Degott« suivre le jeu d’une étamine  
sur un œillet violet   
qui s’entrouvre et qui s’illumine  
d’une larme de lait… » (1)  
  
Entre taxidermie florale et mouvement  
Comme à l’accoutumée, les poèmes qui composent ce recueil s’écrivent pour la plupart en marchant, retraçant une expérience qui s’enracine dans la contingence du monde, articulant l’expérience paysagère actuelle, le passé qui renaît dans la marche, et la création littéraire en route. Les nombreuses fleurs qui émaillent ce recueil (myosotis, digitales, volubilis…) dessinent ainsi une subtile analogie entre le poème et le bouquet (« quand il m’arrive / d’y faire un bouquet de spirées / tu vois, il faut que je l’écrive », p. 17) comme art de la composition et de l’articulation, y compris de réalités contraires. Une équivalence est ainsi proposée entre le bouquet et l’écriture, forme de taxidermie florale, non figée dans sa contingence mais ouverte à un horizon de possibles. Car le poème, loin d’être une simple transcription de l’expérience, comporte un mouvement interne, mouvement auquel participe le vers régulier cher à Bertrand Degott :   
  
à la fin du parcours ses fleurs sont si jolies  
qu’avec des graminées j’ai cueilli pour ta fête  
toutes les fleurs des champs de la mélancolie
(2)   
  
Le mot « mélancolie », à la rime, est doublement attendu par l’oreille, d’une part à cause du rythme fortement marqué du vers, d’autre part en raison de l’appel de la rime, riche, avec « ancolie ». Dans le même temps, on s’arrêterait volontiers à « fleur des champs » qui, en tant qu’expression lexicalisée, freine la lecture, le complément du nom final fonctionnant un peu comme une hyperbate, un raccord. Ainsi, le poème crée-t-il un remous de langue, un remous qui entraîne poète et lecteur dans son mouvement.  
  
« Le sens de la marche »  
Ce mouvement n’est autre que celui, familier et étrange, du vers régulier. Le vers régulier, avant que d’être un vers compté, est un vers marché, un vers dont la cadence emprunte le rythme des pas, le plus souvent chaloupée et brinquebalante, swinguant tranquillement ses incertitudes.  
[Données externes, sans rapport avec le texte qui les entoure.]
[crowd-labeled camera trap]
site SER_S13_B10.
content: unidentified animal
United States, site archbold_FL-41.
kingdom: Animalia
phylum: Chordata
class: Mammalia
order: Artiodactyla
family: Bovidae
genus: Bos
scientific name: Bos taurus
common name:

Le pas de Bertrand Degott n’a rien de linéaire, et le poème marché articule différents horizons sémantiques (anthropologiques, poétiques). Comme le pas humain se compose d’un mouvement vertical et d’un mouvement horizontal (« qu’est-ce qui fait que soulevant / l’un après l’autre le pied gauche / puis le droit tu vas de l’avant ? », p. 69), la marche poétique convertit un moment de piétinement (dans l’ordre cinétique) et un mouvement de ressassement (dans l’ordre anthropo-poétique) et une embardée, une poussée vers l’avant – un ressaisissement. Ainsi, le sens de la marche comporte à la fois une logique interne, verticale, et une logique externe, horizontale. Fonction mnésique (verticale) de la marche – puits de l’âme convoquant le silence, les amours en deuil et les fleurs fanées :  
  
tu n’es plus là mais ta présence m’accompagne  
si je perds le fil de tes pas j’oublie ta voix  
presque aussitôt le découragement me gagne
(3)  
  
Fonction horizontale qui dans le même temps pousse vers la reconquête de soi :  
  
mes chers absents je vous écoute  
me parler tandis que j’essuie  
une larme et poursuis ma route
(4)   
  
En ce sens, le poème consiste bien en une taxidermie florale, à condition de le penser comme un objet non figé, convertissant un mouvement  d’effritement et de désagrégation en un objet dynamique et mouvant, construisant du liant au sein même de l’intuition de la disparition et de la mort (« chaque pas nous lie et nous désassemble », p. 64).  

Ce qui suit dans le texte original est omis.